The discussion showed that only in exceptional cases (where 'systemic failures are identified') would the CQC be able to exercise the power to inspect local council care provision. The power to inspect local authorities was previously held by the CQC, but remained un-exercised since 2010. In the lead up to the Care Act the Bill was amended to exclude this power of local authority inspection, apart from the exceptional circumstance of identified systemic failure.
A short-sighted approach?
This could be seen as a short-sighted approach by our policy makers. Inspections should be carried out to detect systemic failures, rather than being retrospective and triggered by them. To expect systemic failure of quality to initiate an inspection seems wrong; inspection and regulation should aim to prevent the decline in quality of services in local authorities, as it aims to do in independent services.
Recently, we have not had far to look recently to see systemic failures being identified. Rotherham, Oxford are among examples fast becoming notorious. In these cases, protection of young people appears to have been a widespread failure, including systematic ignoring of whistleblowers, scapegoating and blaming of the victims. It is clear, after the event, that inspection and investigation will not erase the damage which has been done to individuals, families and communities.

ACTIVITY 1 ::
In the passage on CQC inspection of council care, return the words starting with "This could be" and going on through "in independent services.".
ACTIVITY 2 ::
According to the passage on CQC inspection of council care, since what year had the CQC's power to inspect local authorities gone unused?
ACTIVITY 3 ::
Extend the passage on CQC inspection of council care beyond its last sentence.
The records have no connection to the passage on CQC inspection of council care.

GIVEN INFORMATION ::
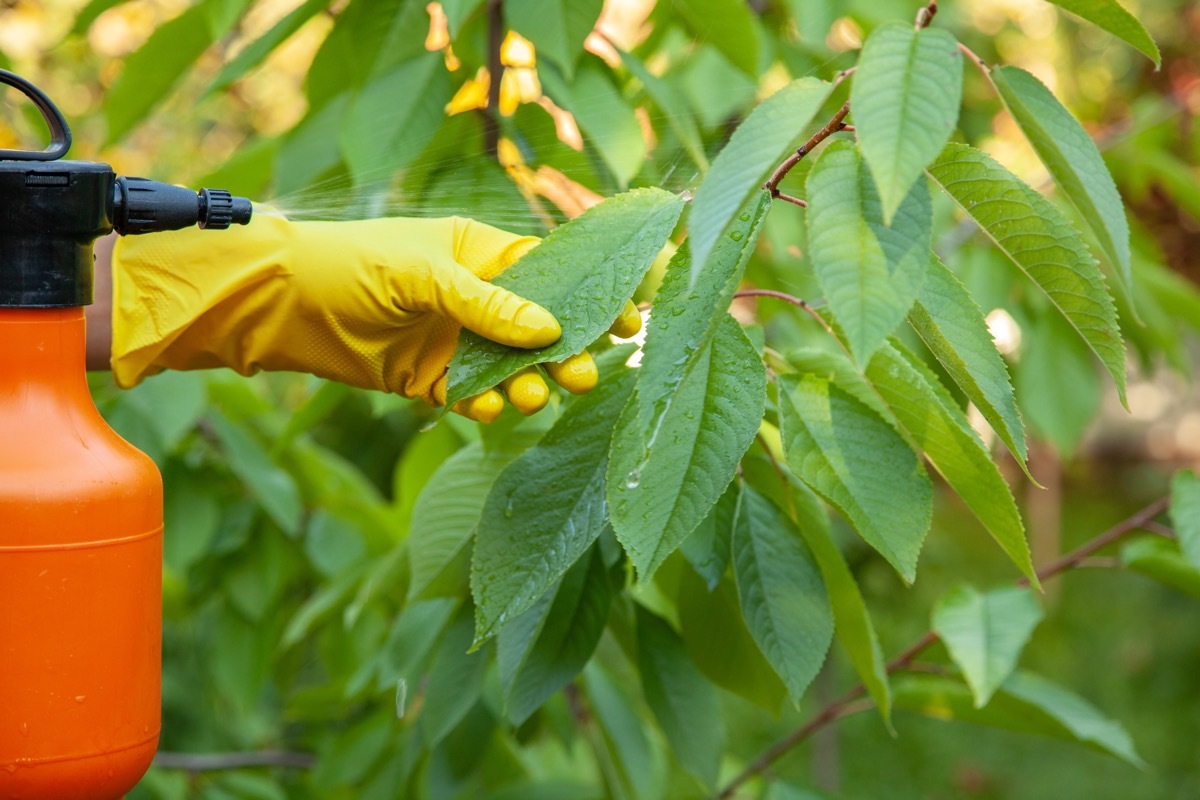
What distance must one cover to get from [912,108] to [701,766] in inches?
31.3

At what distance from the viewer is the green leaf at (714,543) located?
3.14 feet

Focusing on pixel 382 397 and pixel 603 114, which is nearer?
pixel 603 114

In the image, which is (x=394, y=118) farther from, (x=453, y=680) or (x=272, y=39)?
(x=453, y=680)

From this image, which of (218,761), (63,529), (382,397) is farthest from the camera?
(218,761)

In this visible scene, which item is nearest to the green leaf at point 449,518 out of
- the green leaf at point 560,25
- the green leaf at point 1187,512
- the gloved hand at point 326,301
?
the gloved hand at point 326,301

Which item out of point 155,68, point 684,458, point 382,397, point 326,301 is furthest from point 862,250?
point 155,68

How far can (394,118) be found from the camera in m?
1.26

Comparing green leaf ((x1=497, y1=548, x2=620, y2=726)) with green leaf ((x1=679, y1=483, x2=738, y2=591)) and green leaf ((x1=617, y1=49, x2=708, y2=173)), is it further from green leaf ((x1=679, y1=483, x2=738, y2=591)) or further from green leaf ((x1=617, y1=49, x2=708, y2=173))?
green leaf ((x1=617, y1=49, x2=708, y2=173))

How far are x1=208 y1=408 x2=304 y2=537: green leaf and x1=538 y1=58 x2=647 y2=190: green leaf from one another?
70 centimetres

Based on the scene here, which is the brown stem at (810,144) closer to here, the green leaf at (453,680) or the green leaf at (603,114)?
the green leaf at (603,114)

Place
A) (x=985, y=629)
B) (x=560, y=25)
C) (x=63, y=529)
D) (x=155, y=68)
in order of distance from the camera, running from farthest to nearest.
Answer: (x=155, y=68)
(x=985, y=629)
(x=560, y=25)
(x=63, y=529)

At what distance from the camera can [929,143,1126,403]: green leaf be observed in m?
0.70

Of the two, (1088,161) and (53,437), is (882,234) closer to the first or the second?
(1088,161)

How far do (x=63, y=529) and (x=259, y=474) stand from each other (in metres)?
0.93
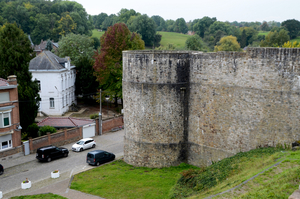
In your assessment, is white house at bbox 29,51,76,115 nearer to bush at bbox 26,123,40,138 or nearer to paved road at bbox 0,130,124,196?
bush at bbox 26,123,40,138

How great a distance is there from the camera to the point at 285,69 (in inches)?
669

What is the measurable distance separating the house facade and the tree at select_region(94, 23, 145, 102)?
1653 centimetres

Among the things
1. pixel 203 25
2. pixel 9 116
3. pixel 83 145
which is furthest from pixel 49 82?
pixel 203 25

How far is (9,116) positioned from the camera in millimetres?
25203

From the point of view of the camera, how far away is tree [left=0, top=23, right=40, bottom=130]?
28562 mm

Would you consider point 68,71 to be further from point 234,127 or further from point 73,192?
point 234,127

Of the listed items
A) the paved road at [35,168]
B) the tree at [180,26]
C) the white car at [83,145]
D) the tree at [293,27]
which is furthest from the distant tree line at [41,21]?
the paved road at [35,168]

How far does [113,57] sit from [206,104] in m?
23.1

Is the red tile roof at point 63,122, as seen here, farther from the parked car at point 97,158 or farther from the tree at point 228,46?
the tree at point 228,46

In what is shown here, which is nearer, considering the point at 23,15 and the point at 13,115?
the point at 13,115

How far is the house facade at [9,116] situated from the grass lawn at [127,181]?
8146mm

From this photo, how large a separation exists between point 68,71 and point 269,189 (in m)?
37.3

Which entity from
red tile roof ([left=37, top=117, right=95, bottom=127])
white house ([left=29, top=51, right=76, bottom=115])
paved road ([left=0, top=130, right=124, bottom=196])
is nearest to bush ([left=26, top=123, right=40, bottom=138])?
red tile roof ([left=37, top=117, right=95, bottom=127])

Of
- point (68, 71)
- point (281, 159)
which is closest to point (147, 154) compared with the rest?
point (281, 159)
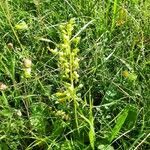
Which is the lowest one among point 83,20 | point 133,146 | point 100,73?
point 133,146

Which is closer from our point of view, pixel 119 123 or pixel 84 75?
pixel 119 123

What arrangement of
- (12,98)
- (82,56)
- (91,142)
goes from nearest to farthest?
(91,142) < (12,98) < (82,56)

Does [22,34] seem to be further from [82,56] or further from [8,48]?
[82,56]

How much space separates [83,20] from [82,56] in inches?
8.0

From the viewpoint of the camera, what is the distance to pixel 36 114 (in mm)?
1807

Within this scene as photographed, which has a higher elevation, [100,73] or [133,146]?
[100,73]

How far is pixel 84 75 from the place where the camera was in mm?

TASK RESULT 1 ::
This could be seen as a short-sighted approach by our policy makers. Inspections should be carried out to detect systemic failures, rather than being retrospective and triggered by them. To expect systemic failure of quality to initiate an inspection seems wrong; inspection and regulation should aim to prevent the decline in quality of services in local authorities, as it aims to do in independent services.

TASK RESULT 2 ::
Since 2010.

TASK RESULT 3 ::
Securing the stable door
In Scotland the inspection of social work services has been the norm for many years. The Care Inspectorate was set up in 2011 to merge the regulatory functions of the Care Commission, HM Inspector of Education and the Social Work Inspection Agency. Healthcare Improvement Scotland was set up at the same time, taking over some of the previous healthcare inspection work of the former Care Commission.
The overall regulatory approach is therefore holistic in Scotland. Individual health and social care services (care homes, home care, clinical services, Trusts) are regulated and reported on, as well as Social Work Departments, special schools and child protection provision in each area. This system may not be perfect, or prevent every crisis, but it does aim to bolt the door before the horses stampede from the stable, rather than bolting it afterwards.